There had been warnings. An agent in Tokyo reported in May that Hitler was preparing an imminent invasion of Russia. The information had been presented to Stalin, who chose to ignore it. For whatever reason, the man who had personally backstabbed countless friends and cohorts in his rise to power somehow believed that Hitler would never break their treaty. Go figure.

One of Stalin's spymasters put it this way:

The generalissimo preferred to trust his political instinct rather than the secret reports piled up on his desk. Convinced that he had signed an eternal pact of friendship with Germany, he sucked on the pipe of peace.

And he would have been sucking on more than just that pipe if only the Nazis had packed some cold-weather gear. As it happened, the Germans were counting on their blitzkreig strategy to effect sudden and decisive victory, leaving the Soviets no option but surrender. Consequently, they didn't bring their long underwear. Soon the Wehrmacht found themselves stuck in the Russian snow -- just as Napoleon had, more than a century earlier.

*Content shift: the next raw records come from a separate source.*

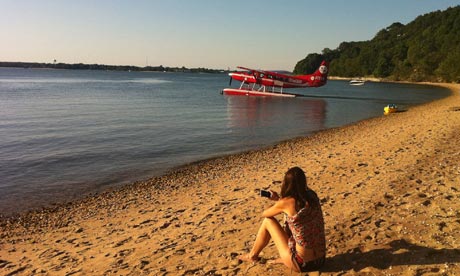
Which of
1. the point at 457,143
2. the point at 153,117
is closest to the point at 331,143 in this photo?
the point at 457,143

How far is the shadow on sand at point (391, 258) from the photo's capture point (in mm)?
5297

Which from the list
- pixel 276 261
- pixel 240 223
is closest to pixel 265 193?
pixel 276 261

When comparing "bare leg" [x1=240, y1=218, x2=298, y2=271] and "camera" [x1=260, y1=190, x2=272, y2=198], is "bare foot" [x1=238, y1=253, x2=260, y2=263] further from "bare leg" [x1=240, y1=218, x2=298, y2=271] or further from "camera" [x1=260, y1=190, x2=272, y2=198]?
"camera" [x1=260, y1=190, x2=272, y2=198]

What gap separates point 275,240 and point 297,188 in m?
1.05

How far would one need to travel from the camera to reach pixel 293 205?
485cm

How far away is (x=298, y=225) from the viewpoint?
16.2 ft

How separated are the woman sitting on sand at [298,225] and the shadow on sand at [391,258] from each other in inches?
16.2

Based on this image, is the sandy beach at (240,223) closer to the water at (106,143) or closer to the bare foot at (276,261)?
the bare foot at (276,261)

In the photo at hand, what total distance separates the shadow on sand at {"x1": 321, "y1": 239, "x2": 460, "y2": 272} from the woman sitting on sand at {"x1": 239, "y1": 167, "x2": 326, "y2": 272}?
0.41 meters

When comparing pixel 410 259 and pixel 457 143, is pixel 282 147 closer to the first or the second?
pixel 457 143

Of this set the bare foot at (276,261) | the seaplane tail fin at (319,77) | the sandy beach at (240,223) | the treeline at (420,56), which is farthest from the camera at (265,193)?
the treeline at (420,56)

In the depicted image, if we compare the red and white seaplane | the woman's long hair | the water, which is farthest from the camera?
the red and white seaplane

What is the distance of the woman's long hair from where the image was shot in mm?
4688

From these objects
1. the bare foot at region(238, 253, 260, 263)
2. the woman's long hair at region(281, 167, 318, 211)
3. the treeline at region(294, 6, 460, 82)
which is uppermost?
the treeline at region(294, 6, 460, 82)
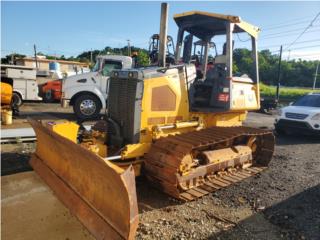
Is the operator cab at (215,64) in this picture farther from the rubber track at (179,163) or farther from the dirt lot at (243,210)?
the dirt lot at (243,210)

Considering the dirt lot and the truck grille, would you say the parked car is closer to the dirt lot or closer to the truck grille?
the dirt lot

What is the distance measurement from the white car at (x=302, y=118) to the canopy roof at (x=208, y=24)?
482 centimetres

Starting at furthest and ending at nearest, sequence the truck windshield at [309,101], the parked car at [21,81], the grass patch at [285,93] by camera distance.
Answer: the grass patch at [285,93], the parked car at [21,81], the truck windshield at [309,101]

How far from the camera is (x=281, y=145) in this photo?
940cm

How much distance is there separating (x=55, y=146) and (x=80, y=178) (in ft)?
3.51

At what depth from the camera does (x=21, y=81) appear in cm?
1539

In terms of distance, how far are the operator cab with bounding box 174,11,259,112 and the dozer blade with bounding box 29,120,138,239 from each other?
2524 millimetres

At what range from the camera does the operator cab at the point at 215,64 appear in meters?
5.88

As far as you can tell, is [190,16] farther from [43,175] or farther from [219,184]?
[43,175]

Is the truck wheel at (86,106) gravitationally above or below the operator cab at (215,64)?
below

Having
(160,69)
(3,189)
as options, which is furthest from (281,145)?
(3,189)

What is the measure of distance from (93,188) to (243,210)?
7.36 ft

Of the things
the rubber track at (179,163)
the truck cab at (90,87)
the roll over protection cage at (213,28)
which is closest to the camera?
the rubber track at (179,163)

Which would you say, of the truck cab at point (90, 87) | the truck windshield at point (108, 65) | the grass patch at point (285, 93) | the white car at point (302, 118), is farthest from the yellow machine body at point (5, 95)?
the grass patch at point (285, 93)
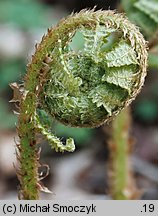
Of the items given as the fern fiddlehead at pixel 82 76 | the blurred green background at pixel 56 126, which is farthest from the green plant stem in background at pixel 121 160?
the blurred green background at pixel 56 126

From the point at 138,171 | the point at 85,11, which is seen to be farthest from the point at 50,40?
the point at 138,171

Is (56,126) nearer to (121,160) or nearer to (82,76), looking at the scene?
(121,160)

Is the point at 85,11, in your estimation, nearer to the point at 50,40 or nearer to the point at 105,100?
the point at 50,40

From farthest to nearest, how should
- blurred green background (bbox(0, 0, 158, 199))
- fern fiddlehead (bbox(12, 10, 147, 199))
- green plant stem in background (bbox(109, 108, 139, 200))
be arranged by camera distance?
blurred green background (bbox(0, 0, 158, 199)) → green plant stem in background (bbox(109, 108, 139, 200)) → fern fiddlehead (bbox(12, 10, 147, 199))

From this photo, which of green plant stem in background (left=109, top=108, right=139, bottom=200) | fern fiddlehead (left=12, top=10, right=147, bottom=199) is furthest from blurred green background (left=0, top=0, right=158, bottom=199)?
fern fiddlehead (left=12, top=10, right=147, bottom=199)

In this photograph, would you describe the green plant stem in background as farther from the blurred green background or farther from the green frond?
the blurred green background

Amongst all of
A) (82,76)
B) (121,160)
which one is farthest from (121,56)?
(121,160)

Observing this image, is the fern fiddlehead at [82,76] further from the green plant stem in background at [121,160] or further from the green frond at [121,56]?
the green plant stem in background at [121,160]
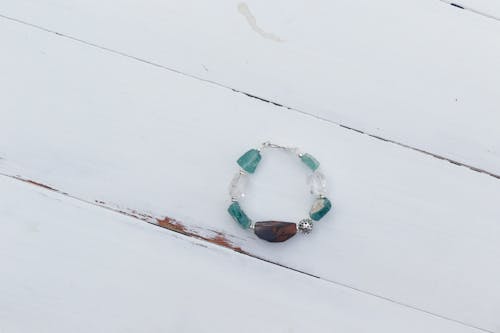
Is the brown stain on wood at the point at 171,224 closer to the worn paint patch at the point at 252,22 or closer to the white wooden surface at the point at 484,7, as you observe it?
the worn paint patch at the point at 252,22

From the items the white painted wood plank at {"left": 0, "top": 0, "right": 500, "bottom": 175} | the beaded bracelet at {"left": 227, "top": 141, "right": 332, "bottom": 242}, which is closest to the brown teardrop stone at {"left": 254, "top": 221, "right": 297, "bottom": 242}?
the beaded bracelet at {"left": 227, "top": 141, "right": 332, "bottom": 242}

After Hitler's betrayal, Stalin was eager to join the capitalist nations fighting against Germany. For the remainder of the war, the USSR suspended their extreme loathing for the West and maintained an uneasy detente with the other Allies. This evaporated immediately after the Japanese surrender.

The Russians were driven to develop an atomic bomb of their own. President Truman had made an offhard reference to the weapon during the Potsdam Conference in July 1945. During which time, Stalin feigned ignorance. As Truman recalled in his memoirs:

On July 24 I casually mentioned to Stalin that we had a new weapon of unusual destructive force. The Russian Premier showed no special interest. All he said was he was glad to hear it and hoped we would make "good use of it against the Japanese."

Year later it was revealed that the Communists had actually been receiving periodic intelligence updates from Klaus Fuchs, a physicist working on the Manhattan Project. Stalin sent a telegram to Kurchatov after Potsdam, ordering him to rush their own atomic bomb program, which had been underway for years. The first Russian A-bomb was finally detonated in 1948.

When the tyrant finally croaked from a cerebral hemorrhage in 1953 -- some have theorized that it may not have been from entirely natural causes -- the country breathed a collective sigh of relief. A large number of gulag prisoners were granted amnesty and allowed to return home. Of the many thousands of citizens who waited hours in the snow to file past his body, it seems likely that nearly all of them just wanted to make certain he was truly dead.

The Yalta Conference

Winston Churchill: who invited HIM?

FDR: He kind of invited himself, actually

Stalin: Comrades! Brewski! Kill Fascist Pig! He lie to me!

Churchill: I really don't like that guy.

FDR: He gives me a bad feeling below my waist...oh, wait.

Stalin: (hic) *pokes FDR's legs* Can you feel dat, comrade? Dis is fun! HAHAHAHAHA

FDR: *whispers* After the end of the Reich, I'm totally fucking this guy up.

Churchill: *whispers* Not if I do it first.

FDR: *suprised* Why, you dog!

Stalin: HOW DARE YOU NOT MAKE ME PRIVY TO SCHEME! CAPITALIST PIGS!